Page

Quel genre de personne est-on quand on est sans cesse un autre ? Eh bien dans le cas de Malotru, il semblerait qu’il soit encore Paul Lefebvre. Le premier épisode nous dévoile ainsi qu’il n’a pas totalement coupé ses attaches avec son ancienne identité. Est-ce par réflexe après avoir tant menti, par réaction psychologique après le blessure de la rupture, ou parce qu’il a prémédité des actions ultérieures ? Le jury débat encore. Mais en tous cas les faits sont là : Malotru est habitué à se faire passer pour un autre, et il est si bien entraîné que rien ne protège le Bureau d’être la victime d’un petit tour de passe-passe aussi.
La reconstitution d’une unité (relativement discrète : elle n’a que 8 agents sur le terrain lorsque commence la série) spécialisée dans ce que le renseignement a de plus intériorisé permet donc de disséquer cette problématique de l’identité. Pas au sens où Malotru semble se demander qui il est, mais au sens où on lui a donné les aptitudes nécessaires pour qu’il choisisse qui il est. Et rien ne l’empêche de faire un choix qui n’arrange pas le Bureau.
Le Bureau des Légendes est ainsi truffé de conversations pendant lesquelles les agents, les analystes, mais aussi la hiérarchie (et en particulier le directeur du Bureau, Henri Duflot, autrefois partenaire de Malotru), vont sans cesse rester en éveil pour guetter qui est qui. Sans être dans la suspicion permanente, les protagonistes ont simplement conscience qu’on vit dans un monde où on ne sait pas à qui on a affaire. Et pour cause : c’est eux qui l’ont créé, ce monde, avec minutie et rigueur ! A plusieurs reprises, les personnages vont ainsi lâcher de petites phrases sur les mécanismes mis en place par les uns et les autres pour survivre psychologiquement dans une sphère assez perturbante.
Deux choses me plaisent particulièrement sur cet aspect psychologique.

Matériel fourni
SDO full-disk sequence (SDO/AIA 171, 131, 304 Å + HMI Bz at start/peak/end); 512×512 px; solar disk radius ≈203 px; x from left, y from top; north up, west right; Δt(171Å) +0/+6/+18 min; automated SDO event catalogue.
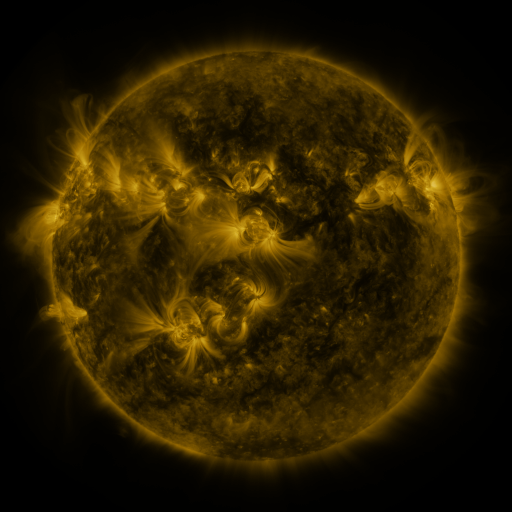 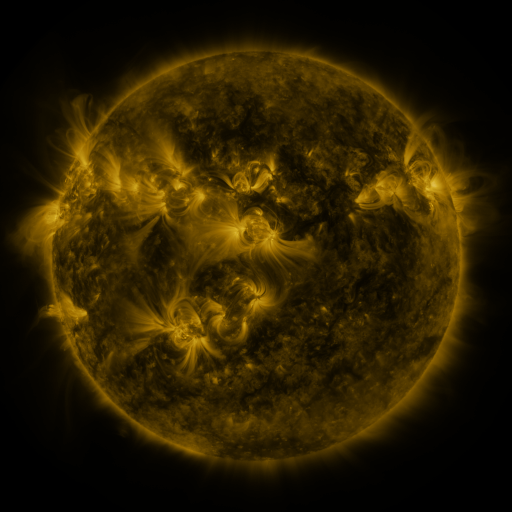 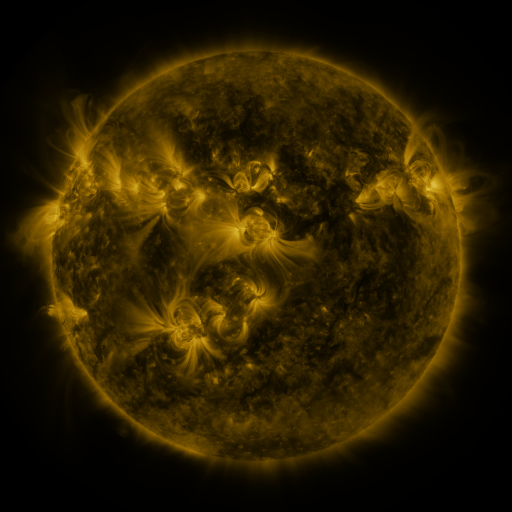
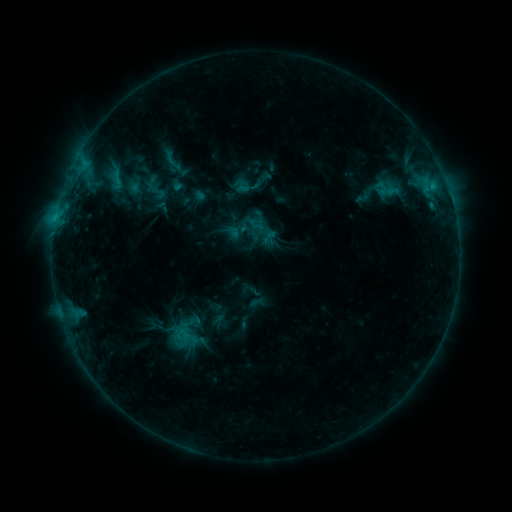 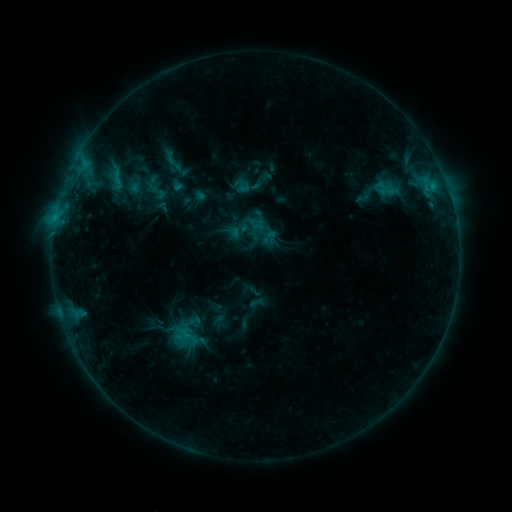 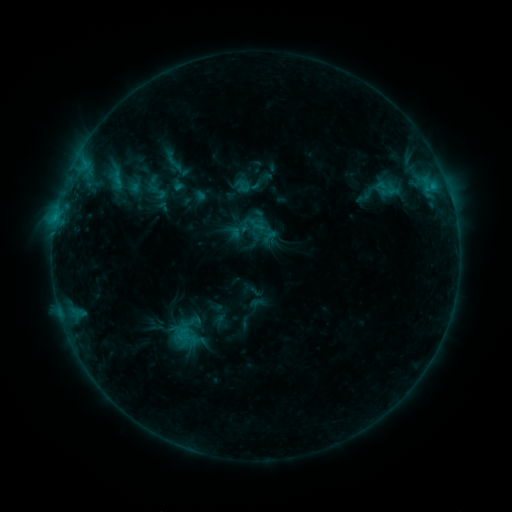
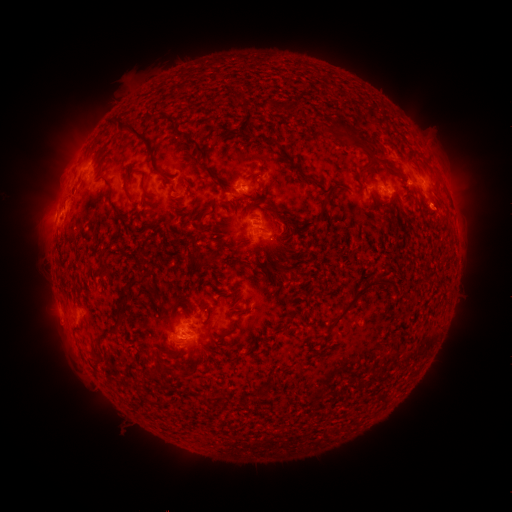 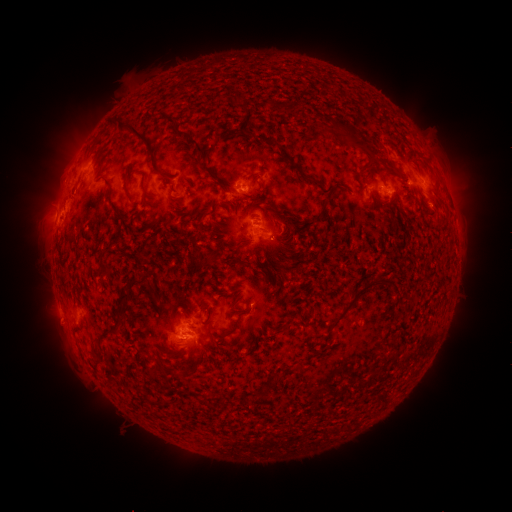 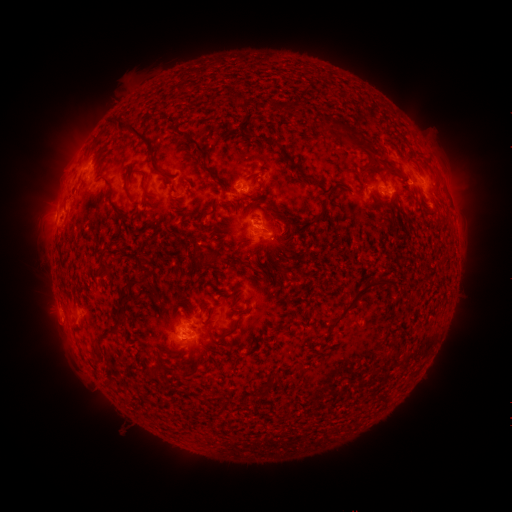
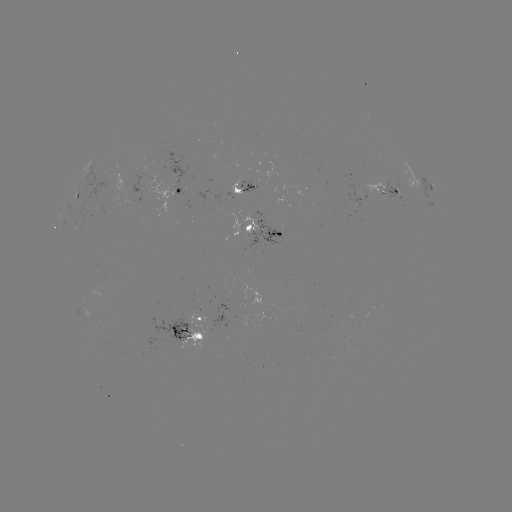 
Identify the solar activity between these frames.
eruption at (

Consignes
A - Recopiez à l'identique le passage du texte sur Le Bureau des Légendes qui va de « Le Bureau des » jusqu'à « sphère assez perturbante. ».
B - Répondez à ces questions d'après le texte sur Le Bureau des Légendes :
(i) Combien d'agents l'unité compte-t-elle sur le terrain quand la série commence ?
(ii) Qui est le directeur du Bureau ?
(iii) Quel rôle ce directeur jouait-il autrefois auprès de Malotru ?
C - Rédigez la suite du texte sur Le Bureau des Légendes à partir de sa dernière phrase.

Réponses par consigne
A -
Le Bureau des Légendes est ainsi truffé de conversations pendant lesquelles les agents, les analystes, mais aussi la hiérarchie (et en particulier le directeur du Bureau, Henri Duflot, autrefois partenaire de Malotru), vont sans cesse rester en éveil pour guetter qui est qui. Sans être dans la suspicion permanente, les protagonistes ont simplement conscience qu’on vit dans un monde où on ne sait pas à qui on a affaire. Et pour cause : c’est eux qui l’ont créé, ce monde, avec minutie et rigueur ! A plusieurs reprises, les personnages vont ainsi lâcher de petites phrases sur les mécanismes mis en place par les uns et les autres pour survivre psychologiquement dans une sphère assez perturbante.

B -
(i) Elle compte 8 agents sur le terrain.
(ii) Le directeur du Bureau est Henri Duflot.
(iii) Il était autrefois le partenaire de Malotru.

C -
D’abord, que Malotru ne semble pas « abimé » : ce n’est pas sa mission à Damas qui l’aurait cassé, mais sa vie privée à Damas, écourtée contre son gré. En somme, Malotru continue d’être très compétent, et même, toutes proportions gardées, fiable. Ce n’est pas comme s’il faisait une dépression nerveuse. Le voir en salle de crise vers la fin du pilote n’allume aucun signal d’alarme chez le spectateur, d’ailleurs ; en revanche, il est clair qu’en s’insérant dans une histoire qui compte pour Malotru, le Bureau a fait une erreur monumentale qui lui a coûté la loyauté de l’un de ses meilleurs agents.
Et puis, en second lieu, j’ai trouvé que ça faisait tellement de bien que ce personnage s’appelle Malotru. Au sens où il aurait pu être une femme, voilà ce que j’essaye de dire : combien de fois avons-nous vus des femmes espionnes mettre une mission, voire toute leur carrière, en danger, à cause de l’amûûûr ? Eh bien ici le cliché est renversé et c’est cette fois un homme qui, par obsession amoureuse, va se mettre en danger, et potentiellement menacer toute l’organisation pour laquelle il travaille.
Je vous rassure, si comme moi vous ne tolérez les histoires de romance que 7 minutes et 12 secondes par jour, Le Bureau des Légendes propose un peu plus que ça. Avantage non-négligeable : les intrigues secondaires de cet épisode inaugural sont, tout comme la trame centrale, amenées à servir de fil rouge. La dimension procédural est absente du Bureau des Légendes jusque dans les recoins les plus sombres de son scénario, ça fait un bien fou.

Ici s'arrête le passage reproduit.